In a recent paper, Balasubramanian et al24 investigated the more frequent and larger magnitude of negative, topographic change in longitudinal series with combinations of HRT Classic and HRT II topographies as compared to series with HRT II topographies only. When the PEC was applied to the HRT Classic-HRT II combination series, the estimated topographic change in both sets of series was similar. The same group also investigated the difference in stereometric parameters between HRT Classic and HRT II topographies acquired on the same day.25 Similar to our study, a finding of a statistically significant systematically larger global RA measurement, by an average of 0.06 mm2, in HRT Classic topographies was reported. This between-device RA difference remained even after the application of the PEC. However, the authors concluded that the discrepancy was not clinically problematic as it represented 5% or less of the typical global RA and as clinical LoA between same-day HRT II topography derived RA values were comparable to those limits in same-day HRT Classic and HRT II topographies.20 Furthermore, statistical significance of bias was assumed to have arisen from the large sample size (n=344). We have shown the same magnitude and a similar significance of bias in a smaller sample. Furthermore, we have demonstrated that the use of an HRT Classic mean topography at baseline to HRT II follow-up topographies results in a mean negative rate of change and a greater number of significant negative slopes compared to use of an HRTII baseline image. This tendency is likely to have a significant clinical impact on the HRT’s ability to reliably detect disease progression if a “mixed” series of images is used.

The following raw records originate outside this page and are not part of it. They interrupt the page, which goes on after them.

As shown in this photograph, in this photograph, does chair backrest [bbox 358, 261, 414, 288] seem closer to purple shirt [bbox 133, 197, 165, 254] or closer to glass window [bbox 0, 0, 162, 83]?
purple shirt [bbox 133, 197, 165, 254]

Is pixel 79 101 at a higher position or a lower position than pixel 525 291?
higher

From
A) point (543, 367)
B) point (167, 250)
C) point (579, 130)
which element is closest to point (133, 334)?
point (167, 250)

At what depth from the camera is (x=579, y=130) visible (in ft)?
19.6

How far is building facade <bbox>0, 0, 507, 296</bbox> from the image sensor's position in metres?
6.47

Some limitations should be pointed out in the current study. Although all the contour lines were drawn by the same examiner and the 2 corresponding baseline mean topography contour lines for each short time series were redrawn very carefully as detailed in the methods, there were inevitably small random differences which could affect the measurements. Our analysis has shown, however, that there is no relationship between the differences in baseline DA between groups and the differences between rates of subsequent RA change. Another potential limitation is that, in the short time series, data were treated as a pseudo longitudinal time series, instead of a true longitudinal series. The advantage of this methodology is that it is certain that no disease progression took place over the image series. This approach has previously been used in the analysis of visual field tests.26 Further studies will investigate the causes of this systematic difference in RA and examine the effects of combining HRT Classic and HRT II topographies on inferences from statistical change detection techniques designed to look for localized changes in topographic height over time.27,28

We have shown that RA measurements are larger with the HRT Classic than with the HRT II, when analyzed as follow-ups to an HRT Classic baseline, and we observed systematically more negative change in time series composed of an HRT Classic baseline mean topography with HRT II follow-up mean topographies. The bias between HRT Classic and HRT II RA measurements is of a similar magnitude to the longitudinal RA changes reported in glaucomatous eyes and could present a major confounding factor in scientific studies or clinical judgments which combine data from these 2 devices. The results of the current study do not support the use of HRT Classic and HRT II mean topographies in the same longitudinal series. We recommend a new baseline should be created when switching to the newer device, until methods to correct for the current discrepancies become available.